All of the data that follows should be retyped exactly as it appears.

[Data to examine Boundary: Start]

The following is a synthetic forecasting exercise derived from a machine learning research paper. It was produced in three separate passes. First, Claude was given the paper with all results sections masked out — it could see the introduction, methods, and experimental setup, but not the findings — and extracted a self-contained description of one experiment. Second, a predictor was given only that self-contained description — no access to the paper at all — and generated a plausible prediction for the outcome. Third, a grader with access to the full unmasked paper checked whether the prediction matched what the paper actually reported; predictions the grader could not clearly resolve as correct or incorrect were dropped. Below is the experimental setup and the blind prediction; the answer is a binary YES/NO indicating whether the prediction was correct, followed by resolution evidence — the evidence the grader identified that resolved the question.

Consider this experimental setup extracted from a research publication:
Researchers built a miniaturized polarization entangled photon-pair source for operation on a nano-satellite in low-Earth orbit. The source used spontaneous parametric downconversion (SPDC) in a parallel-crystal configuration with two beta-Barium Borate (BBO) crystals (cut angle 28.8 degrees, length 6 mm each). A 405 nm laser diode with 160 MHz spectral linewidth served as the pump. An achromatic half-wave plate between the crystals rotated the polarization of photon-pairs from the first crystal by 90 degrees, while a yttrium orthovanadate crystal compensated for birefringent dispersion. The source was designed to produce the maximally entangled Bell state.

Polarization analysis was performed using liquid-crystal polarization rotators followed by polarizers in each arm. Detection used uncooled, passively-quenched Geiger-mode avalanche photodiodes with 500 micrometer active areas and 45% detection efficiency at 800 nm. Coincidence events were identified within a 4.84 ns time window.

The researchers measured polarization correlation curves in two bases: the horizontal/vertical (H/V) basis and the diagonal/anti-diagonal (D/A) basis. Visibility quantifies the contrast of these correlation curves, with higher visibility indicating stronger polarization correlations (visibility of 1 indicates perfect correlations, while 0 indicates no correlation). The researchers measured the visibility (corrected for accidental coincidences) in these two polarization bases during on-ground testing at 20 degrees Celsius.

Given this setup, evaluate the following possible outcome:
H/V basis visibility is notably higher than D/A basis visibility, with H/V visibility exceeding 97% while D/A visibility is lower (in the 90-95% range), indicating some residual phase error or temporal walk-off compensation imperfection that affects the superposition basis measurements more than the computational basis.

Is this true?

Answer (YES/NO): NO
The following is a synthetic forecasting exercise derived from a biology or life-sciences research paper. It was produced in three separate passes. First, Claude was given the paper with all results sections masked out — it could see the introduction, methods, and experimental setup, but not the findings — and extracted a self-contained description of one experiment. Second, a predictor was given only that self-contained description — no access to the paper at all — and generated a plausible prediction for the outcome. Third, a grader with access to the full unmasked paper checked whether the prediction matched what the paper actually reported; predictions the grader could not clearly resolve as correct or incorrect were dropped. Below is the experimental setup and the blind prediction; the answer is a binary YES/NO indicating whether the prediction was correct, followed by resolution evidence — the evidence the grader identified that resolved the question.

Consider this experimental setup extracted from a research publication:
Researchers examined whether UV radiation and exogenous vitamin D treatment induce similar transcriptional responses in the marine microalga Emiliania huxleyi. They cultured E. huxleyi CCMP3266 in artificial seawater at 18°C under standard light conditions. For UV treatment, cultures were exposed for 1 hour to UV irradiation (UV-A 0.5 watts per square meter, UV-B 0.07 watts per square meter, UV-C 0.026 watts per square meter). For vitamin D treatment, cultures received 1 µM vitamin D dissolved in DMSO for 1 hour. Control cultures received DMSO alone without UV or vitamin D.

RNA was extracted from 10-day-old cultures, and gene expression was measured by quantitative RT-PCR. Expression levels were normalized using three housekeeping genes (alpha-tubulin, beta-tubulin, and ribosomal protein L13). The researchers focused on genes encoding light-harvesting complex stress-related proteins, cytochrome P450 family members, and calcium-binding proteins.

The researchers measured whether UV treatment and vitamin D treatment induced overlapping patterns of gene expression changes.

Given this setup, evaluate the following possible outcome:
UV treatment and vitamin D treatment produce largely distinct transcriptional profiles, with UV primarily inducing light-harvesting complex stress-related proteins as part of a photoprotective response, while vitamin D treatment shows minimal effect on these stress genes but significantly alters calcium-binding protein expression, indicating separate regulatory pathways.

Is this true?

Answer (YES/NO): NO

[Data to examine Boundary: End]

Finished exercise:
The following is a synthetic forecasting exercise derived from a machine learning research paper. It was produced in three separate passes. First, Claude was given the paper with all results sections masked out — it could see the introduction, methods, and experimental setup, but not the findings — and extracted a self-contained description of one experiment. Second, a predictor was given only that self-contained description — no access to the paper at all — and generated a plausible prediction for the outcome. Third, a grader with access to the full unmasked paper checked whether the prediction matched what the paper actually reported; predictions the grader could not clearly resolve as correct or incorrect were dropped. Below is the experimental setup and the blind prediction; the answer is a binary YES/NO indicating whether the prediction was correct, followed by resolution evidence — the evidence the grader identified that resolved the question.

Consider this experimental setup extracted from a research publication:
Researchers built a miniaturized polarization entangled photon-pair source for operation on a nano-satellite in low-Earth orbit. The source used spontaneous parametric downconversion (SPDC) in a parallel-crystal configuration with two beta-Barium Borate (BBO) crystals (cut angle 28.8 degrees, length 6 mm each). A 405 nm laser diode with 160 MHz spectral linewidth served as the pump. An achromatic half-wave plate between the crystals rotated the polarization of photon-pairs from the first crystal by 90 degrees, while a yttrium orthovanadate crystal compensated for birefringent dispersion. The source was designed to produce the maximally entangled Bell state.

Polarization analysis was performed using liquid-crystal polarization rotators followed by polarizers in each arm. Detection used uncooled, passively-quenched Geiger-mode avalanche photodiodes with 500 micrometer active areas and 45% detection efficiency at 800 nm. Coincidence events were identified within a 4.84 ns time window.

The researchers measured polarization correlation curves in two bases: the horizontal/vertical (H/V) basis and the diagonal/anti-diagonal (D/A) basis. Visibility quantifies the contrast of these correlation curves, with higher visibility indicating stronger polarization correlations (visibility of 1 indicates perfect correlations, while 0 indicates no correlation). The researchers measured the visibility (corrected for accidental coincidences) in these two polarization bases during on-ground testing at 20 degrees Celsius.

Given this setup, evaluate the following possible outcome:
H/V basis visibility is notably higher than D/A basis visibility, with H/V visibility exceeding 97% while D/A visibility is lower (in the 90-95% range), indicating some residual phase error or temporal walk-off compensation imperfection that affects the superposition basis measurements more than the computational basis.

Is this true?

Answer (YES/NO): NO
The following is a synthetic forecasting exercise derived from a biology or life-sciences research paper. It was produced in three separate passes. First, Claude was given the paper with all results sections masked out — it could see the introduction, methods, and experimental setup, but not the findings — and extracted a self-contained description of one experiment. Second, a predictor was given only that self-contained description — no access to the paper at all — and generated a plausible prediction for the outcome. Third, a grader with access to the full unmasked paper checked whether the prediction matched what the paper actually reported; predictions the grader could not clearly resolve as correct or incorrect were dropped. Below is the experimental setup and the blind prediction; the answer is a binary YES/NO indicating whether the prediction was correct, followed by resolution evidence — the evidence the grader identified that resolved the question.

Consider this experimental setup extracted from a research publication:
Researchers examined whether UV radiation and exogenous vitamin D treatment induce similar transcriptional responses in the marine microalga Emiliania huxleyi. They cultured E. huxleyi CCMP3266 in artificial seawater at 18°C under standard light conditions. For UV treatment, cultures were exposed for 1 hour to UV irradiation (UV-A 0.5 watts per square meter, UV-B 0.07 watts per square meter, UV-C 0.026 watts per square meter). For vitamin D treatment, cultures received 1 µM vitamin D dissolved in DMSO for 1 hour. Control cultures received DMSO alone without UV or vitamin D.

RNA was extracted from 10-day-old cultures, and gene expression was measured by quantitative RT-PCR. Expression levels were normalized using three housekeeping genes (alpha-tubulin, beta-tubulin, and ribosomal protein L13). The researchers focused on genes encoding light-harvesting complex stress-related proteins, cytochrome P450 family members, and calcium-binding proteins.

The researchers measured whether UV treatment and vitamin D treatment induced overlapping patterns of gene expression changes.

Given this setup, evaluate the following possible outcome:
UV treatment and vitamin D treatment produce largely distinct transcriptional profiles, with UV primarily inducing light-harvesting complex stress-related proteins as part of a photoprotective response, while vitamin D treatment shows minimal effect on these stress genes but significantly alters calcium-binding protein expression, indicating separate regulatory pathways.

Is this true?

Answer (YES/NO): NO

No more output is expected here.